3 Responses to “Do Physicians Provide Too Much Medical Care?”

  1. Lori on September 28, 2011 7:16 PM

    Counterpoint. I once fired my primary care physician for providing too much care. After asking me about my sexual habits (non existent at the time!), we decided I didn’t need any pregnancy or std tests. Imagine my surprise when I went back to discuss my other bloodwork results and he started by congratulating me for not being pregnant or having any std’s. Um, duh, I’d already told him I was a virgin! After questioning why he ordered such unnecessary tests, he shrugged, and said I shouldn’t worry about it because my insurance covered it. I told him that was insurance fraud and never went back.

    This is the real problem with healthcare in the US — consumers are completely divorced from the pricing of healthcare. They pay their little co-pay and tiny share of their health insurance premiums but have NO clue of the costs behind it (or how much more $$ their employers pay towards the premiums). That’s why us economists are such big fans of HSA’s, at least for the young and healthy, and why my doc was wrong when he said my insurance company picked up the tab — it came straight out of my HSA dollars!

    Sorry for the long comment but this topic strikes a nerve with me. :)

  2. Madelyn Penter on October 4, 2011 11:20 AM

    Super post. Some great points you highlight in there.

  3. Palmelb on October 5, 2011 11:55 AM

    Thanks for posting! I’m so excited a real person and not a spammer read my post! (case in point, the next one for me to review is from “casino en ligne bonus”, ~awesome~)

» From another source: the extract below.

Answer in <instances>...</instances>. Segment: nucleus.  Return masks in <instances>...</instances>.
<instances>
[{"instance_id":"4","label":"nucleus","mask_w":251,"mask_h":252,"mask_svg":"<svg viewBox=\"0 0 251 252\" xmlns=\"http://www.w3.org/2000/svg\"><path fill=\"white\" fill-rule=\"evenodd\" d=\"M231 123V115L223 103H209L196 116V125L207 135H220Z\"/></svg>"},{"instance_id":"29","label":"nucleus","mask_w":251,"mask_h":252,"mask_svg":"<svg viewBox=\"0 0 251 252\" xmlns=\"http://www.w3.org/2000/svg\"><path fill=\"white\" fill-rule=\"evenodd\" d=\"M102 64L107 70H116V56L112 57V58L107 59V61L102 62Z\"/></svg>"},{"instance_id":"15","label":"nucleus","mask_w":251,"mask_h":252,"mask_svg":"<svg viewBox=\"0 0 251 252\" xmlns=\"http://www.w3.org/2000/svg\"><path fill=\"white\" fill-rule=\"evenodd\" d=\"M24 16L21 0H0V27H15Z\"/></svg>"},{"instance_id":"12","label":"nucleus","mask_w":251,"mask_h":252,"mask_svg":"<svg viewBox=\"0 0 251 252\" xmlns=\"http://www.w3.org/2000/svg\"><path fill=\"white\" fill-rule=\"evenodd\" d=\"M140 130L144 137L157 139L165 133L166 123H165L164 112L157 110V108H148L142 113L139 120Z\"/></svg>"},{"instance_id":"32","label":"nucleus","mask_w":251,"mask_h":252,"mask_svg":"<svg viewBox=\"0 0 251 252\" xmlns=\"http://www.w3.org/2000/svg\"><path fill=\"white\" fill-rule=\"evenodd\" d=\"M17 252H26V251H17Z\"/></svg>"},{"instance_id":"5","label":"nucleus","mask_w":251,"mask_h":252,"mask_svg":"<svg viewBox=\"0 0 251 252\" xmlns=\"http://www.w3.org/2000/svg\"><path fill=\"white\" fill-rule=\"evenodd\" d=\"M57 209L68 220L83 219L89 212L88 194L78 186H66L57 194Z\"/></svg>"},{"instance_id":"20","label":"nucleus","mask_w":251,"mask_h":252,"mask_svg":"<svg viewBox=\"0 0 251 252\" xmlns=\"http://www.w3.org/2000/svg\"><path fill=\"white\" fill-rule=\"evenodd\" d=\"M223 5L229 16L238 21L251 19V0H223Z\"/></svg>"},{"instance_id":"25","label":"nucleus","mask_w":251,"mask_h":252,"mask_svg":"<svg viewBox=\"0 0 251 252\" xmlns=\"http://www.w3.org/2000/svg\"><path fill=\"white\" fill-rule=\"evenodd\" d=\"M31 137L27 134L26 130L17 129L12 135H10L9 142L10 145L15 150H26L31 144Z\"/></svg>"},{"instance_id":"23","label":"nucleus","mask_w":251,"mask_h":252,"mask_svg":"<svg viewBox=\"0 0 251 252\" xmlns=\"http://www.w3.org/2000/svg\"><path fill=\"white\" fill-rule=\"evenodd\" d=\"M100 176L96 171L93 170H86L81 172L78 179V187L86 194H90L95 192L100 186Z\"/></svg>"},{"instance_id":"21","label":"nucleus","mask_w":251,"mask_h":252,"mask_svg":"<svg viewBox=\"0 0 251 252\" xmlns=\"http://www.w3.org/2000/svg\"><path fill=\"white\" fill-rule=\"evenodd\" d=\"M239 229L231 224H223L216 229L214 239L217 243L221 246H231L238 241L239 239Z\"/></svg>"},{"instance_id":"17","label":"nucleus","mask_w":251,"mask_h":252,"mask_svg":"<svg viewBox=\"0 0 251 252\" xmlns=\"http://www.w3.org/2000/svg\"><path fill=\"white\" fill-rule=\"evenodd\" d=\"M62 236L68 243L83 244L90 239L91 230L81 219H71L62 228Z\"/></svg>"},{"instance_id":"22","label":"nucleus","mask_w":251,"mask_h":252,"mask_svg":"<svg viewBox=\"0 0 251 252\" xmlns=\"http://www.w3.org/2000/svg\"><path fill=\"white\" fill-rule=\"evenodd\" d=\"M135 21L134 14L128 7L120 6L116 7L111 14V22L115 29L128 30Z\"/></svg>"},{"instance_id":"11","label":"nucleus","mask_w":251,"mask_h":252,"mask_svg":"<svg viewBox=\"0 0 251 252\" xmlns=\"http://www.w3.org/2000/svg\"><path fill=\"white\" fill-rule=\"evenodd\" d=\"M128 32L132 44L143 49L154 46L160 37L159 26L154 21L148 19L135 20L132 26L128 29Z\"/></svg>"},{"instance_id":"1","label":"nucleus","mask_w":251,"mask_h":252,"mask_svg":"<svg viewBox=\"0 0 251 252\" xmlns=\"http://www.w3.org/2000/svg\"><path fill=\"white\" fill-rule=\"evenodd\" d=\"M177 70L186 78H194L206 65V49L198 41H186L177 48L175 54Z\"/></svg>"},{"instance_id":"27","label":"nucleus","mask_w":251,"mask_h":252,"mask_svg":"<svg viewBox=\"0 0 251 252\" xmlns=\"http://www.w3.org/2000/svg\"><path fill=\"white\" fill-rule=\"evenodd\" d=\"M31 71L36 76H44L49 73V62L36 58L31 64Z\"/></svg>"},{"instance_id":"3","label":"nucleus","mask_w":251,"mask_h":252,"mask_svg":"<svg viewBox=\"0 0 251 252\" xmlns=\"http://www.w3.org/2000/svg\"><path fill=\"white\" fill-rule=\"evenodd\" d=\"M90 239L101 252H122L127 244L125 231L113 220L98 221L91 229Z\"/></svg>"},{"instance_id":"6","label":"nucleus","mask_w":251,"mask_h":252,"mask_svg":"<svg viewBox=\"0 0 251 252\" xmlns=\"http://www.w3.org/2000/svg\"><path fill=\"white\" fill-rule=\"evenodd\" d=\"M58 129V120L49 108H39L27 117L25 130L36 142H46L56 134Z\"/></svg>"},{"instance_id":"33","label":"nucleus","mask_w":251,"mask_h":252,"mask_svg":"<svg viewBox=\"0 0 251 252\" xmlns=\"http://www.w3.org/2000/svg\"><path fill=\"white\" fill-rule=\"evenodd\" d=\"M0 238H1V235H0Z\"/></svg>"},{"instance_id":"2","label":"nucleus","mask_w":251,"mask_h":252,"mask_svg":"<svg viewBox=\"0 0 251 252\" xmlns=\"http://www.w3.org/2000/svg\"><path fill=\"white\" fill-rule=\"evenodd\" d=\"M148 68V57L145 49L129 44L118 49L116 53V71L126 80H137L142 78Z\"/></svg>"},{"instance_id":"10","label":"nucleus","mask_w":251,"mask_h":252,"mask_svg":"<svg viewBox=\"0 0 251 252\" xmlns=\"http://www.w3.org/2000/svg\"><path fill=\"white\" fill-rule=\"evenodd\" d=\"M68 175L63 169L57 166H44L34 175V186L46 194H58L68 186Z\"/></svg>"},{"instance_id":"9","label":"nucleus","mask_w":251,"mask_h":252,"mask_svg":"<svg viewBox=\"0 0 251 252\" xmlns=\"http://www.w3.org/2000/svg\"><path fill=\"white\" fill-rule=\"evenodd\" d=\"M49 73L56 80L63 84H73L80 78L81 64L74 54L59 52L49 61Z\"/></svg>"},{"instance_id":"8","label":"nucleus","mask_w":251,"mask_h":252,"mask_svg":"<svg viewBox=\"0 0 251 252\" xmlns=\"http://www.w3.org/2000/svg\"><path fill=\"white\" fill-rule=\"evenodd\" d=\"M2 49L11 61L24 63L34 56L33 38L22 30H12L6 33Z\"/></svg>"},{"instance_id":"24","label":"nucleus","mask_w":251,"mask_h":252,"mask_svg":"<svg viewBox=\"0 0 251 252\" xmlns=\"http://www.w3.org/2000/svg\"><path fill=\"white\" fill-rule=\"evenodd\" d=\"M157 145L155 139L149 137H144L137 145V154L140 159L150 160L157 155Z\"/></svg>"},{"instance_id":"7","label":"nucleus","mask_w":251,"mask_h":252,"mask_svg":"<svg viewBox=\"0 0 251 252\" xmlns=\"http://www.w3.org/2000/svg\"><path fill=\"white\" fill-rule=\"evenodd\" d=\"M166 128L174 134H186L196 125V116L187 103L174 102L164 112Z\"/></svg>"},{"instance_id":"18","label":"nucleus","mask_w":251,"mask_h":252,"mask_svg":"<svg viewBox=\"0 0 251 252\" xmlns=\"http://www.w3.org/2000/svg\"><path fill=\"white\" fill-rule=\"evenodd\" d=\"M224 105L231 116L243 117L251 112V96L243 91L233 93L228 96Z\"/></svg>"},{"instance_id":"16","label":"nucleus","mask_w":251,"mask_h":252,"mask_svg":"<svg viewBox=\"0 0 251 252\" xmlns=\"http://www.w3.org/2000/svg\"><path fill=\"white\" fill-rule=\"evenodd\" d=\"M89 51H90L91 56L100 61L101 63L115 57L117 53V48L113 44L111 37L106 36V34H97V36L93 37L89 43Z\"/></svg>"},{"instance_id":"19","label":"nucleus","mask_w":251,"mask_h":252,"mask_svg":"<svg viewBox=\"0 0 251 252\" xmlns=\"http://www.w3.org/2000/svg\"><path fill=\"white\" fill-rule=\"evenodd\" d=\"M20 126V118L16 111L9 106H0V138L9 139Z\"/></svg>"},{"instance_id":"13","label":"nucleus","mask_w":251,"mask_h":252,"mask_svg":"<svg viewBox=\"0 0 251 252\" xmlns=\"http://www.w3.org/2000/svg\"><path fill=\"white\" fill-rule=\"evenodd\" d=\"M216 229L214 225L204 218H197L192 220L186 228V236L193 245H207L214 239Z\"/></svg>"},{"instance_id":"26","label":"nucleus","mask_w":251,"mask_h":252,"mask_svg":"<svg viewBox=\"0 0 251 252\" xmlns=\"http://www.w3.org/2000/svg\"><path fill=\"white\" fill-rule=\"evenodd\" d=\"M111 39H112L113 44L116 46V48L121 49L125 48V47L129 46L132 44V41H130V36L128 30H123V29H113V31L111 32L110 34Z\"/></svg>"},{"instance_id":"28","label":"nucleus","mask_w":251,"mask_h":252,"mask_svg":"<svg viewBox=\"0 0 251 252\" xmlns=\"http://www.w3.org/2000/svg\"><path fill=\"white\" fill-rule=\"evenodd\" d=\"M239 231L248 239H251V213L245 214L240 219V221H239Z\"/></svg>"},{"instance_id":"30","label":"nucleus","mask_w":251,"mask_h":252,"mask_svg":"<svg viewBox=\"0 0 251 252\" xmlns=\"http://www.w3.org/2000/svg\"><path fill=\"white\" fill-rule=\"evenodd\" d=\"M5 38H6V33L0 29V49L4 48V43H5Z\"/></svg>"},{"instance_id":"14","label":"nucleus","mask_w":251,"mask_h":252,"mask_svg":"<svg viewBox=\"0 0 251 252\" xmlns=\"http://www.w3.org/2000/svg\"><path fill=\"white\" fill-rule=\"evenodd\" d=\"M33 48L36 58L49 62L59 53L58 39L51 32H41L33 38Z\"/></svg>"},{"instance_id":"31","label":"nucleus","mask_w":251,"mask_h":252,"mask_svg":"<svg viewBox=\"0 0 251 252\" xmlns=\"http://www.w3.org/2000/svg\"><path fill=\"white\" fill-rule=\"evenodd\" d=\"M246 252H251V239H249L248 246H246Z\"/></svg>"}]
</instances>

    I totally agree with you that people are divorced (up front) from the cost of health care. Neither the MD nor the patients know what they are getting into when they order the tests they order. I had an excisional lymph node biopsy in med school (a 20 minute surgical procedure I pushed for because I was a cancer phobic med student) that wound up costing $10K, of which I paid 20%. This came out of student loans, of course, because I had no income. I had NO CLUE how expensive it was going to be. I was so scared of cancer, though, I think I would have done it anyway even if I knew the costs up front.

    I think we should incorporate pricing at the point of ordering so that both docs and patients know the cost.

    HSA can be good choices with the right type of person, but not every person is going to have the information, the time, the ability or the motivation to make wise decisions with their care (i.e. people may choose to address a self-limited health problem that causes them immediate discomfort but will defer paying for preventive care). You could argue that it is their decision to risk future health problems by avoiding preventive care (in this example), but it’s not really fair to punish a patient for bad choices he or she made in the absence of an intelligent discussion with someone who can place those choices into perspective.

    Medical jargon and testing characteristics are overwhelming for the most educated, but the degree of poor health literacy in this country is staggering. Studies have indicated that 66% of adults over the age of 60 have inadequate or marginal literacy. Another study showed that 75% of surveyed people with a chronic disease have inadequate literacy, and yet another study estimated that poor functional literacy adds $32 to $58 billion in additional health care costs (born mostly by Medicare and Medicaid). http://www.chcs.org/usr_doc/Health_Literacy_Fact_Sheets.pdf
    People falling into these categories are unlikely to be good candidates for health savings accounts.

    My concern in writing was that the healthcare industry and those of us who work in it are often blamed for the ballooning costs of care, and we certainly play our part, but responsibility should be taken on both sides of the desk. Patient and family priorities influence what I order, and I rarely refuse to honor requests from patients that have some justification.